*Brief*
Turn every one of the records below into a Markdown table with the columns "Row" and "Text," numbering the rows and leaving out blank lines and the pictures.

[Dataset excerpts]
====================

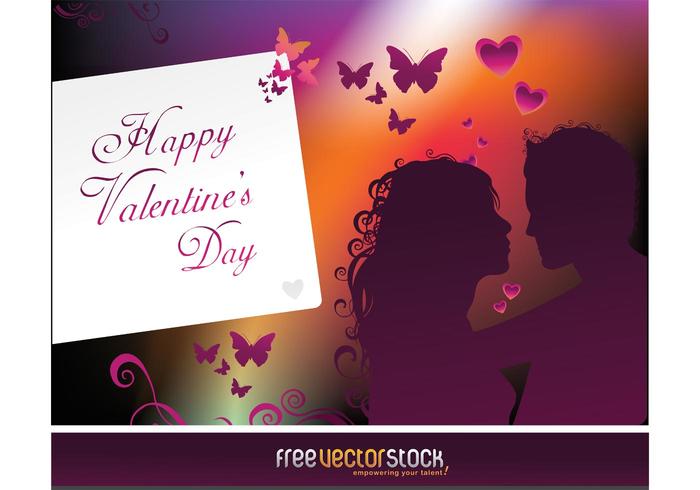 Happy Valentine Art Happy Valentine Art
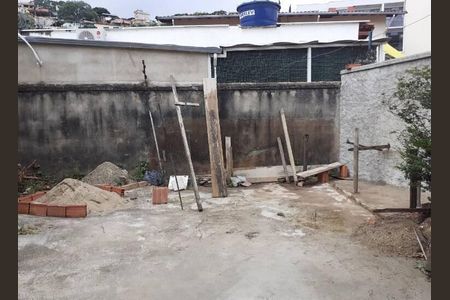 Casa à venda com 4 quartos, 350m² em Serra, Belo Horizonte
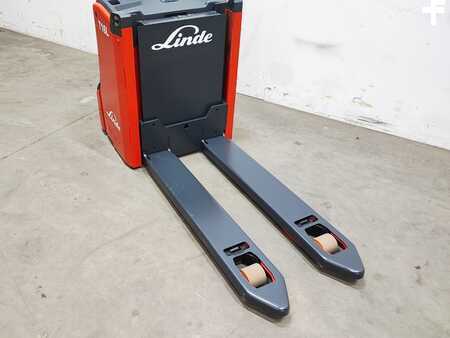 Pallestabler 2017  Linde T16L (10)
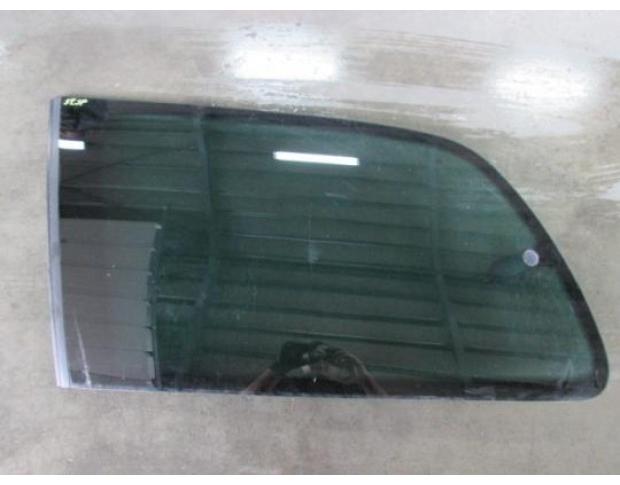 geam stanga spate 1.9tdi auy ford galaxy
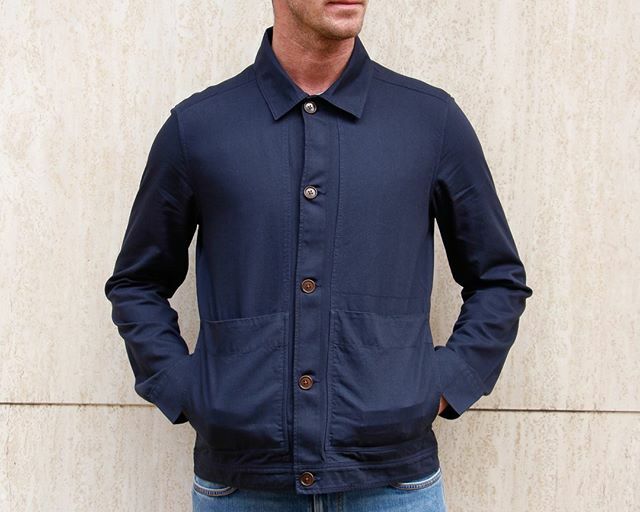 j lindeberg online store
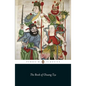 The Book of Chuang Tzu - Paperback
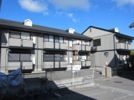 ドミールシャルマンの間取り画像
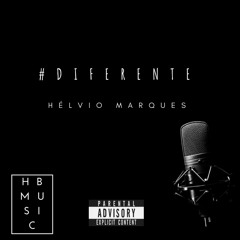 Diferente(Master-Kingston)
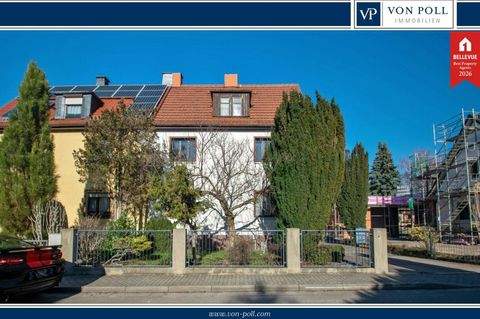 Erfurt Häuser, Erfurt Haus kaufen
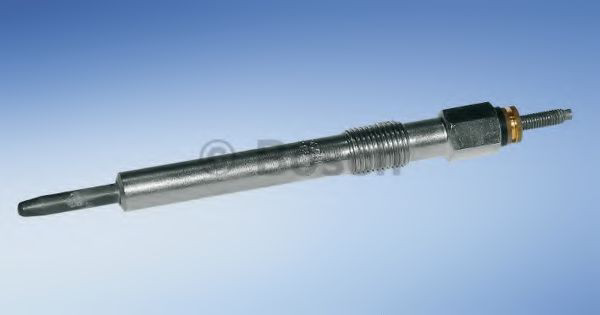 0250202136 Bosch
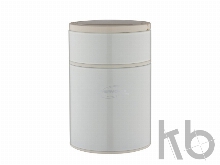 Термос для еды ThermoCafe by Thermos Arctic-500FJ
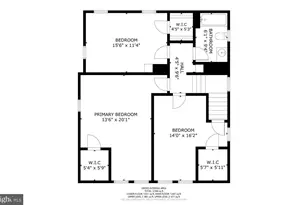 4300 Queensbury Rd, Hyattsville, MD 20781 - Photo 37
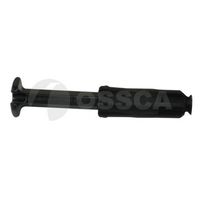 OSSCA Stecker, Z�ndkerze, Art.-Nr. 09531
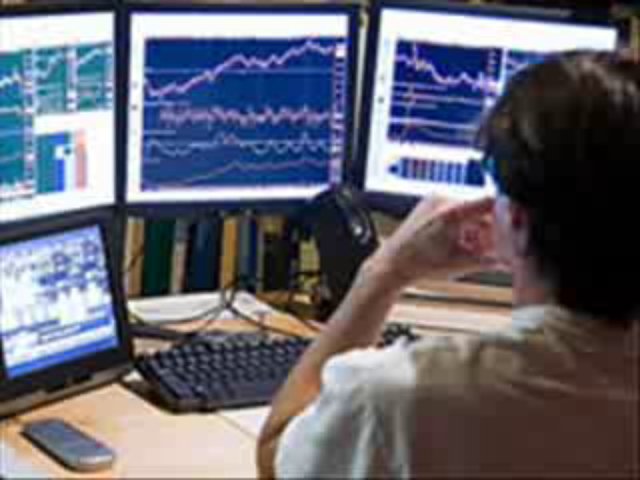 Binary Options Investment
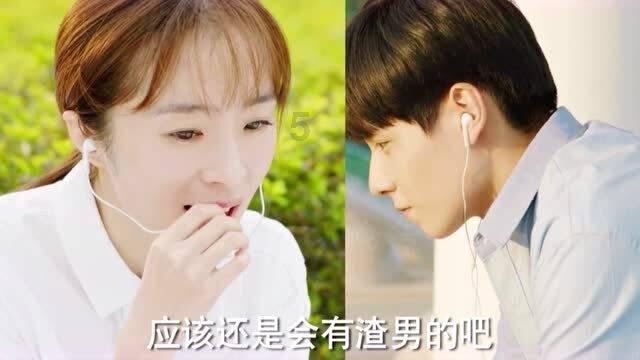 官方：在重点领域和关键环节改革上赋予浦东新区更大自主权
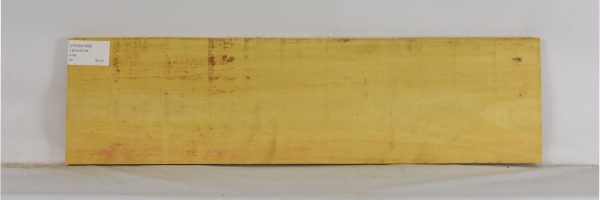 YROSA1056_1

====================

*Expected answer*
| Row | Text |
|---|---|
| 1 |  Happy Valentine Art Happy Valentine Art |
| 2 |  Casa à venda com 4 quartos, 350m² em Serra, Belo Horizonte |
| 3 |  Pallestabler 2017  Linde T16L (10) |
| 4 |  geam stanga spate 1.9tdi auy ford galaxy |
| 5 |  j lindeberg online store |
| 6 |  The Book of Chuang Tzu - Paperback |
| 7 |  ドミールシャルマンの間取り画像 |
| 8 |  Diferente(Master-Kingston) |
| 9 |  Erfurt Häuser, Erfurt Haus kaufen |
| 10 |  0250202136 Bosch |
| 11 |  Термос для еды ThermoCafe by Thermos Arctic-500FJ |
| 12 |  4300 Queensbury Rd, Hyattsville, MD 20781 - Photo 37 |
| 13 |  OSSCA Stecker, Z�ndkerze, Art.-Nr. 09531 |
| 14 |  Binary Options Investment |
| 15 |  官方：在重点领域和关键环节改革上赋予浦东新区更大自主权 |
| 16 |  YROSA1056_1 |